Large language models (LLMs) have made impressive strides in reasoning tasks, yet mathematical problem-solving remains a challenge. Traditional "chain-of-thought" reasoning often produces verbose explanations and error-prone arithmetic. DeepMath tackles this by combining a small Python executor with a fine-tuned LLM, enabling concise, computation-driven reasoning.

DeepMath

DeepMath is built on Qwen3-4B Thinking and fine-tuned with GRPO (Group Relative Policy Optimization). Instead of verbose text, the model emits tiny Python snippets for intermediate steps, runs them in a secure sandbox, and folds the results back into its reasoning, reducing errors and output length.

✅ No file I/O, no network calls, strict timeouts.

✅ Safe, deterministic, and auditable.

We evaluate DeepMath on four math datasets: MATH500, AIME, HMMT, and HLE, and show that:

  • The math agent alone improves accuracy and reduces verbosity.

  • GRPO training alone biases outputs toward brevity and correctness.

  • Combining the agent with GRPO yields the largest gains.

Check out:

Why DeepMath?

LLMs often struggle with numeric precision and produce unnecessarily long reasoning chains. Two opportunities stand out:

  1. Offload deterministic computation to a safe executor.

  2. Train models to prefer concise, computation-oriented traces over verbose text.

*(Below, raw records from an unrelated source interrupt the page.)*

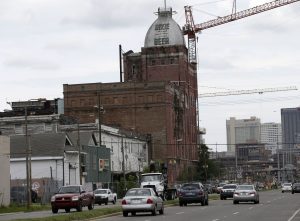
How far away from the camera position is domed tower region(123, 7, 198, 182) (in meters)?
120

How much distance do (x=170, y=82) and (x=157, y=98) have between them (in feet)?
17.5

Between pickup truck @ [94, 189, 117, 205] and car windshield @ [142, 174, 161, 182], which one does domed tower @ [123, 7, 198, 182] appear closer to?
pickup truck @ [94, 189, 117, 205]

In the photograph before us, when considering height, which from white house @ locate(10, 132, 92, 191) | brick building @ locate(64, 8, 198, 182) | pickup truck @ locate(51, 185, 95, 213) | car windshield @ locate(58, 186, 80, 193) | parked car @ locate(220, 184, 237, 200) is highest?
brick building @ locate(64, 8, 198, 182)

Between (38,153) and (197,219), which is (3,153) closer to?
(38,153)

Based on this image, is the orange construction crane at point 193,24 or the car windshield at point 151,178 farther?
the orange construction crane at point 193,24

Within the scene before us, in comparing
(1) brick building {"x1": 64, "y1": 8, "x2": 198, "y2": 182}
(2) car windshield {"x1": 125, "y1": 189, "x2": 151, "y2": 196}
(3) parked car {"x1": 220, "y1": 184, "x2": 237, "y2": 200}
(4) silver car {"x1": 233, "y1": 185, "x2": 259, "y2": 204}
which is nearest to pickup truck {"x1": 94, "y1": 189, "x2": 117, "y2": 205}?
(3) parked car {"x1": 220, "y1": 184, "x2": 237, "y2": 200}

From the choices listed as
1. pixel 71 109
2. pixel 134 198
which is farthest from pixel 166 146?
pixel 134 198

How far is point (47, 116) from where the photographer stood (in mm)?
110938

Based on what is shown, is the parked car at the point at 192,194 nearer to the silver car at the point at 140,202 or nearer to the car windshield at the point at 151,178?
the car windshield at the point at 151,178

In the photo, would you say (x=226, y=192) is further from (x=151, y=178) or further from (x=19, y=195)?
(x=19, y=195)

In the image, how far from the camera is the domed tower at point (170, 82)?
120 meters

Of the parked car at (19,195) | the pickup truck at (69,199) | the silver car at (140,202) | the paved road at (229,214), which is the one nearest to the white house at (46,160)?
the parked car at (19,195)

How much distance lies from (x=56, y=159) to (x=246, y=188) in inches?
1233

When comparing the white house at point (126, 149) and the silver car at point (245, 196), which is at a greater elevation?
the white house at point (126, 149)
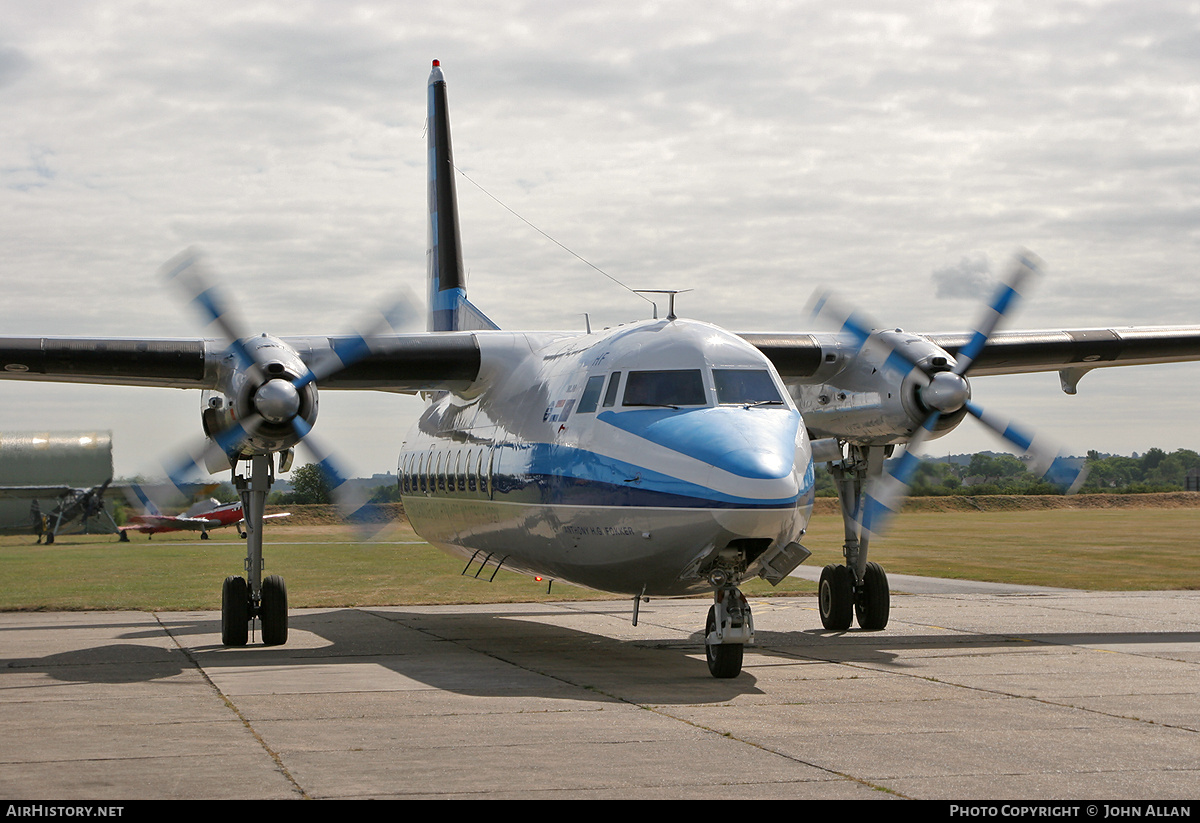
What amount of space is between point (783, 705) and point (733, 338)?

DeepMath implements both. The model learns to generate short Python snippets, which are executed in a sandbox and reintegrated into the context. GRPO fine-tuning encourages this behavior by rewarding correctness and encouraging shorter outputs.

How It Works

  • Base model: Qwen3-4B Thinking.
  • Executor constraints: sandboxed environment, allow-list of imported modules, per-snippet timeout.
  • Inference: based on SmolAgents, a math agent was created. vLLM is used as the inference engine.
  • Training: based on the GRPO trainer in TRL, we modified TRL's vLLM client and server to generate GRPO completions using our DeepMath agent.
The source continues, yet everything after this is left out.